Da Bir Ali ad Aden

Mi godo la spiaggia immacolata. Cerco di scalare la montagna nera per vedere il panorama dall'alto, ma oltre una certa altezza è impossibile progredire da questo lato. Ciò nonostante già da qui la vista è splendida e le acque chiare sotto invitano a scendere e approfittare di loro. Così faccio e mi beo nella tranquillità del posto, galleggiando pigramente nel tiepido mare.

A mezza mattina lascio l'accampamento e vorrei avviarmi a piedi verso il villaggio, ma mi trattengono dicendo che mi porteranno a Bir Ali in auto. Passa mezz'ora, e capisco che non si muove nessuno. Se ci sarà un'auto dovrò comunque pagarla come un taxi, quindi mi alzo dicendo che me ne sarei dovuto andare via da subito. Cercano di dissuadermi dalla finestra, ma proseguo pensando che se non si hanno le idee chiare nel mondo arabo, si perde la trebisonda. In tre quarti d'ora raggiungo il posto di polizia di ieri, dove mi dicono che effettivamente c'è un bus alle 13.30 per Aden, cosa che sorprendentemente nessuno sapeva al campeggio. Ho addirittura il tempo per mangiare.

Ordino riso e pollo che mangio seduto sulla stuoia circolare per terra, portando il cibo alla bocca con le mani. Mi sento un po' maleducato, ma qui è il modo normale. Non penso nemmeno di chiedere le posate, che probabilmente non hanno nemmeno. Inoltre ho imparato a soppesare i grani di riso per compattarli prima di metterli in bocca e quasi mi diverto. Arriva il bus, contratto la tariffa che l'autista si intascherà come guadagno extra e parto. Ci sono anche tre coreani a bordo che lavorano in un impianto di gas in costruzione sulla costa.

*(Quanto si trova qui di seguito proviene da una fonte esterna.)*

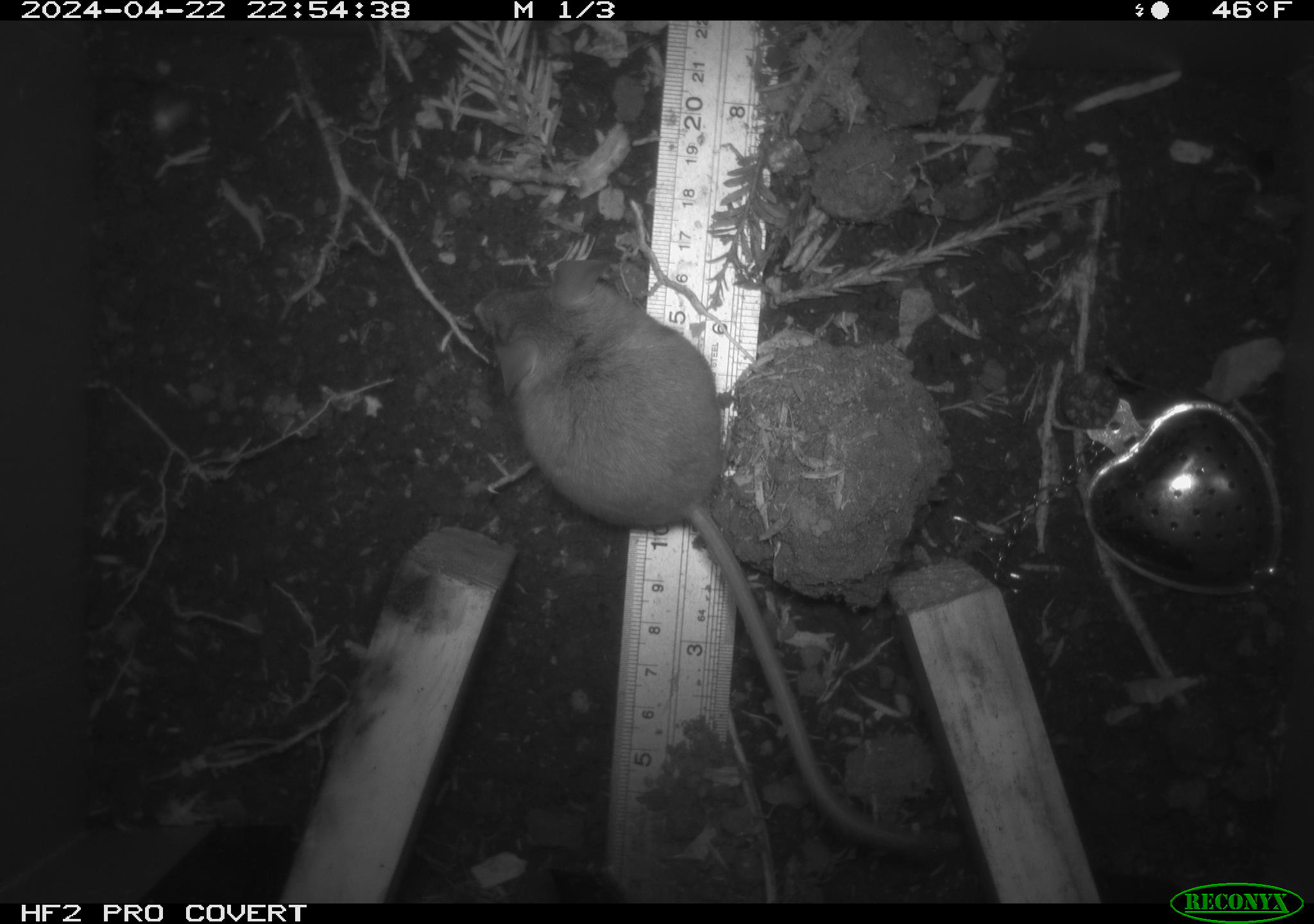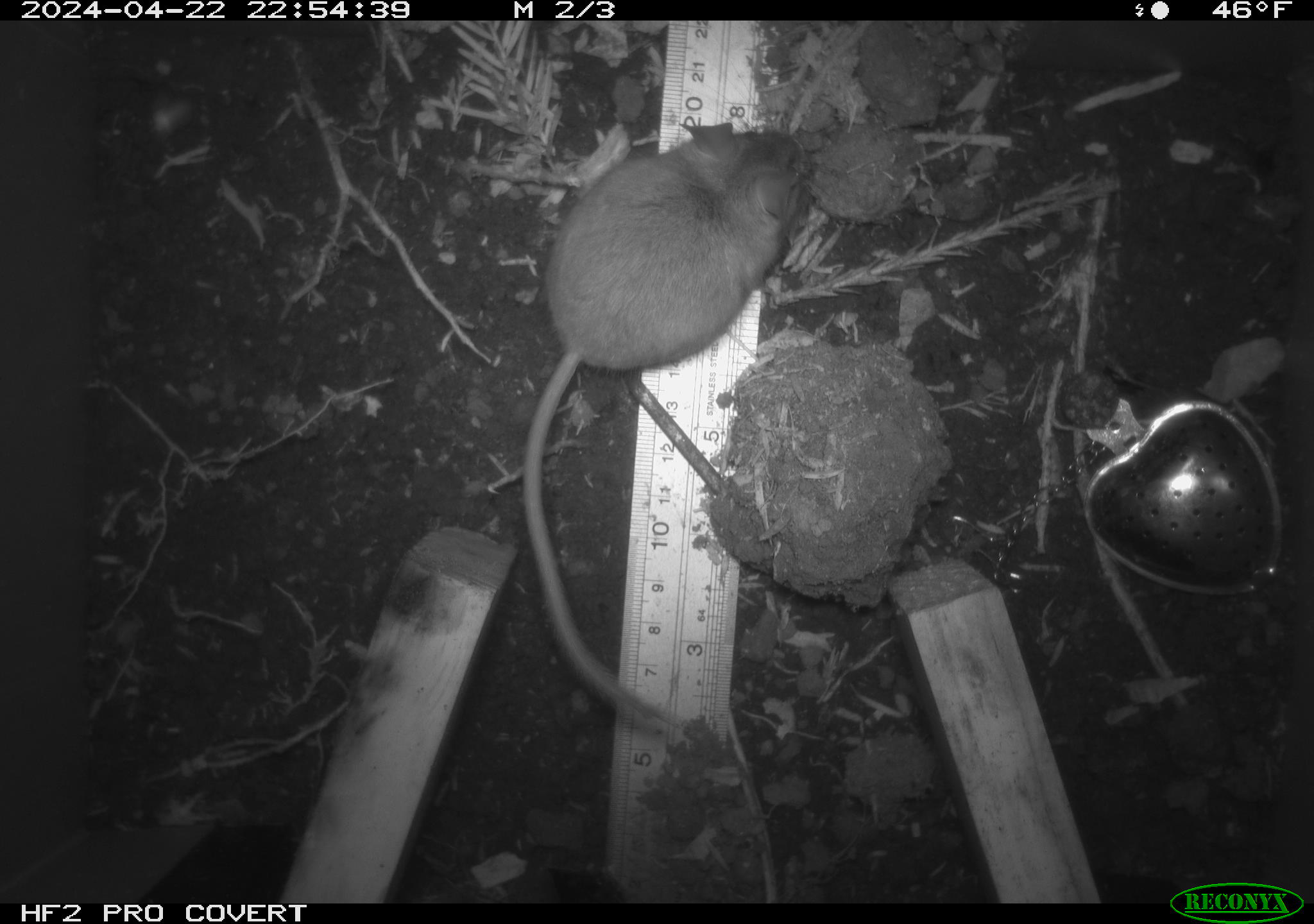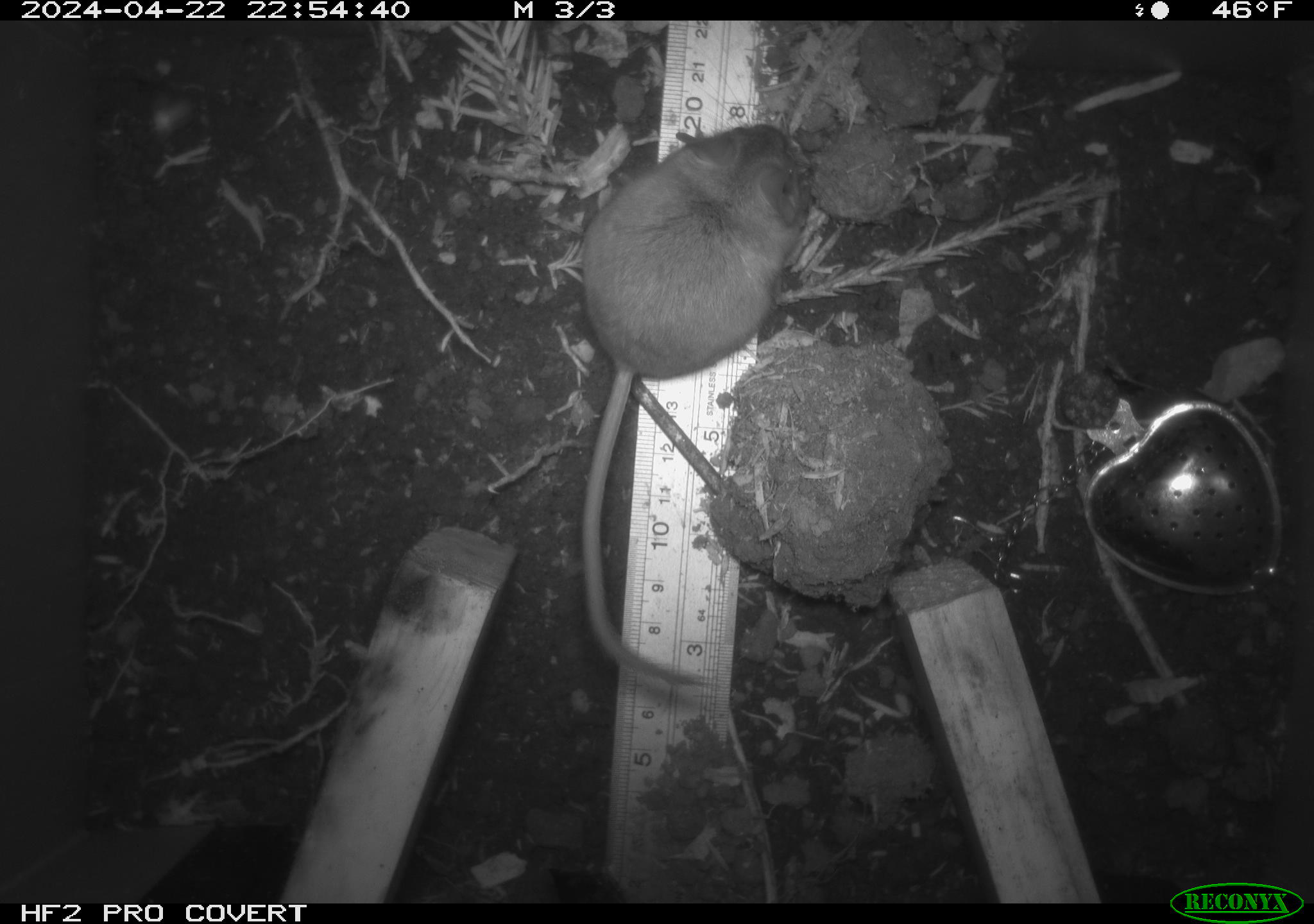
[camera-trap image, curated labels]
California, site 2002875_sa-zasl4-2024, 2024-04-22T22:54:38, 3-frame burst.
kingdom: Animalia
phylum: Chordata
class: Mammalia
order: Rodentia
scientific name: Rodentia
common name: mouse species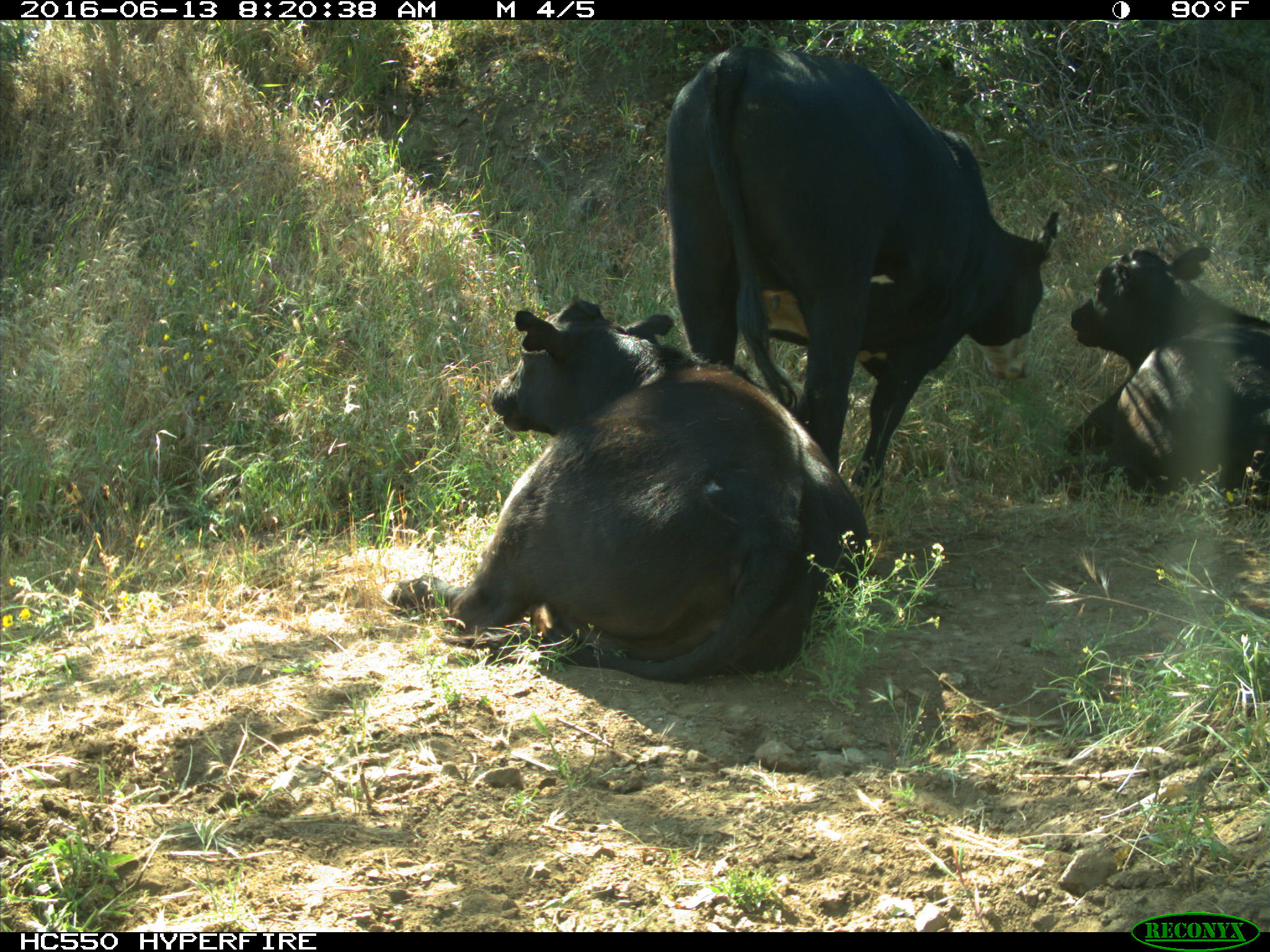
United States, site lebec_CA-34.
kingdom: Animalia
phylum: Chordata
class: Mammalia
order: Artiodactyla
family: Bovidae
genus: Bos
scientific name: Bos taurus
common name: domestic cow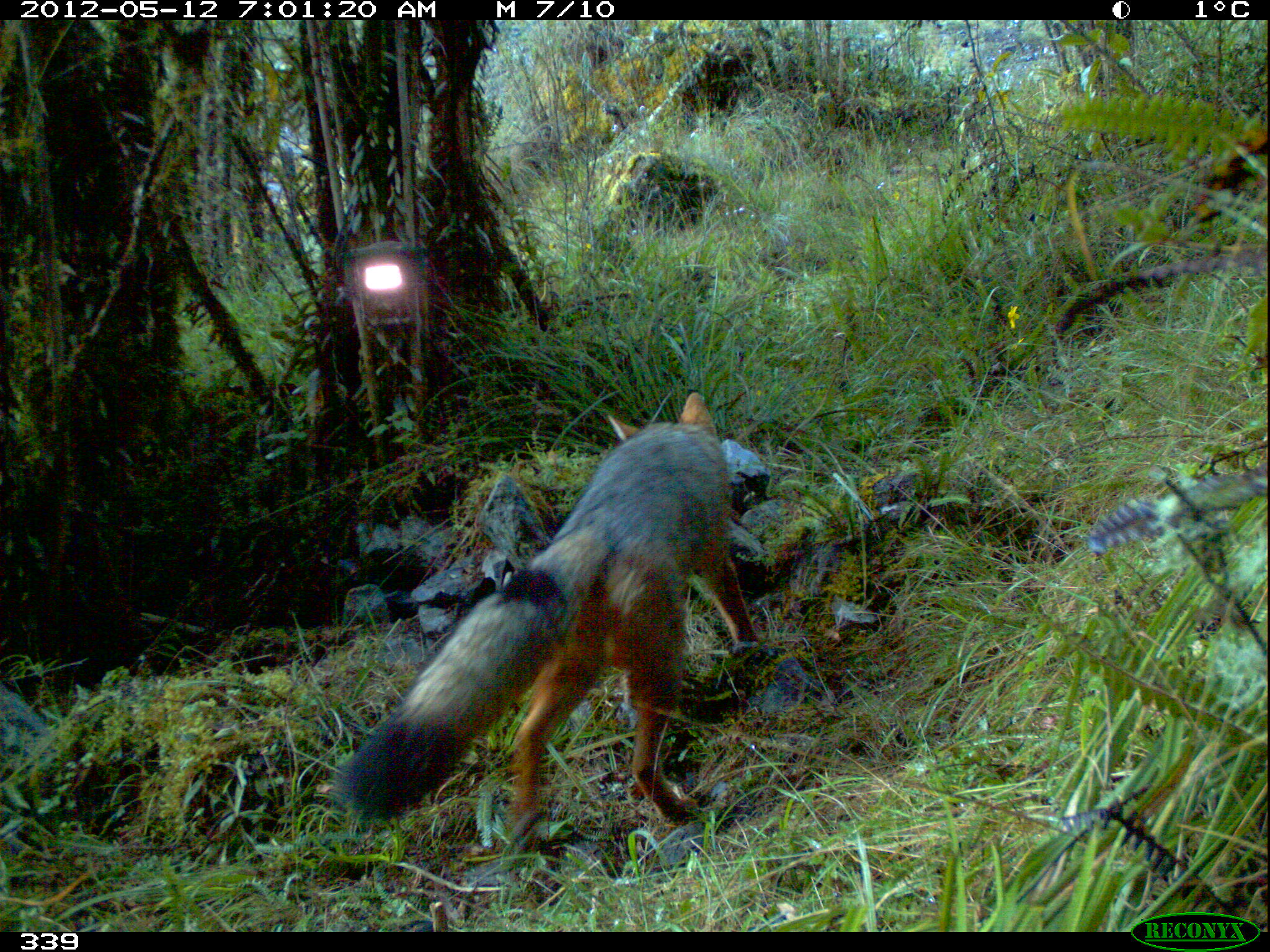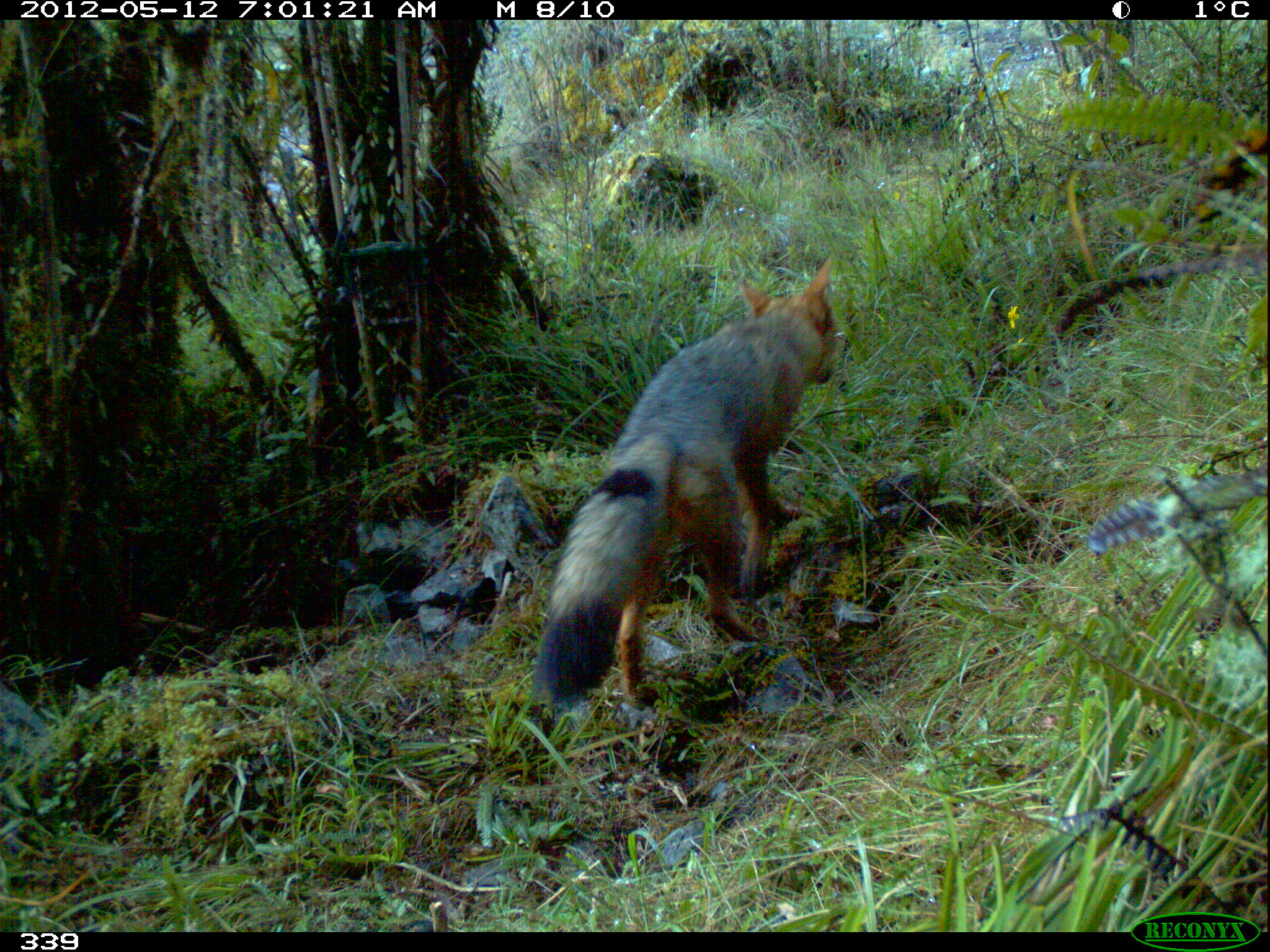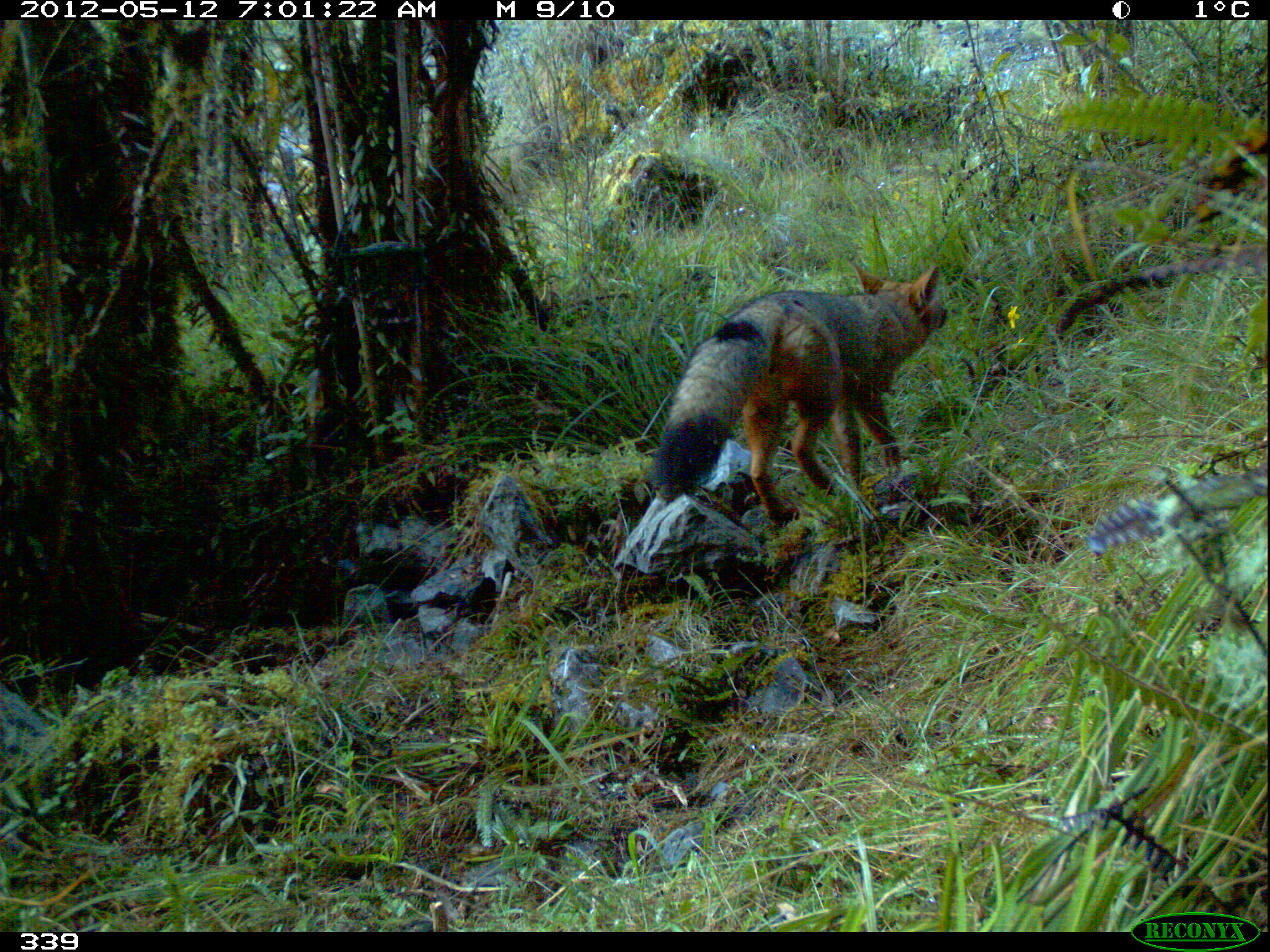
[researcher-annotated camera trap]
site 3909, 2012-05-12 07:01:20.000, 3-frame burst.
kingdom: Animalia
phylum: Chordata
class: Mammalia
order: Carnivora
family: Canidae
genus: Lycalopex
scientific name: Lycalopex culpaeus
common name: culpeo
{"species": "Lycalopex culpaeus (culpeo)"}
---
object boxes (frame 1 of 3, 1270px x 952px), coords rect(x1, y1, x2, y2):
lycalopex culpaeus: rect(326, 391, 754, 842)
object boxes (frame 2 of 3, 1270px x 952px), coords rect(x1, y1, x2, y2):
lycalopex culpaeus: rect(533, 252, 836, 710)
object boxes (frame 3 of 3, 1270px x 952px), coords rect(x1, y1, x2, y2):
lycalopex culpaeus: rect(650, 260, 948, 525)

Rocce nere tormentate cospargono i pendii del rilievo fino alla costa, segno evidente dell'origine vulcanica. In un tratto, tracce di veicoli e ruspe che hanno rimosso questo rivestimento sembrano come ferite nel manto della terra inviolato e primordiale. Segue un'infinita distesa di sabbia cosparsa da montagnette con ciuffi di erba secca quasi per scherzo, e la prospettiva dal mezzo che corre fa sembrare queste cunette roteare tutt'intorno e rincorrersi in un pazzo girotondo sullo sfondo di una striscia di mare azzurro.

Lasciamo la costa e ci spingiamo lungo una strada stretta verso le montagne. Presto sarà inaugurata una nuova strada per Aden che segue la costa, ma per ora dobbiamo allungare ed entrare in vicinanza di Shabwa. Il paesaggio montuoso impervio è fatto di enormi torrioni di roccia, baluardi sostenuti da fianchi di detriti, scogliere verticali che si sgretolano. È in queste regioni aspre che si sono verificati dei rapimenti in passato, triste nomea di questo territorio tribale ribelle.

Entriamo nel governatorato di Abian e siamo scortati da una camionetta della polizia con uomini armati che ci precede. Nel pulman c'è un ufficiale di polizia nervoso che inveisce contro i coreani, la cui presenza a bordo del mezzo ha richiesto il suo intervento. Io non intendo: sembra che le scorte vengano organizzate solo per i coreani, e gli altri stranieri come me? Ma è come se non esistessi, sono in incognito. A tutti i posti di controllo, l'autista dichiara di avere a bordo come stranieri solo i tre asiatici. Poi capisco il perché: sento che qualcuno, parlando di me, dice che devo essere egiziano; un altro lo contraddice, dice che sono giordano finché io affermo la verità: sono italiano! Ma nonostante ciò, ai posti di controllo continuano a esistere solo i coreani...

La strada si inerpica a curve su per le cime, poi scende verso Aden. Poco prima di arrivare in città contatto Sarah, un'amica di Géraldine. Mi dice molto gentilmente che mi aspetta a casa sua e viene a prendermi davanti alla sede della polizia di Aden. Mi fa piacere trovare un'amicizia in questo paese, per interrompere un po' lo schema delle giornate in solitaria. Inoltre mi dice che ha studiato a Napoli e in effetti parla anche un buon italiano. Abita in una tranquilla villetta, enorme per una sola persona e mi dà una bella camera con aria condizionata, un vero lusso.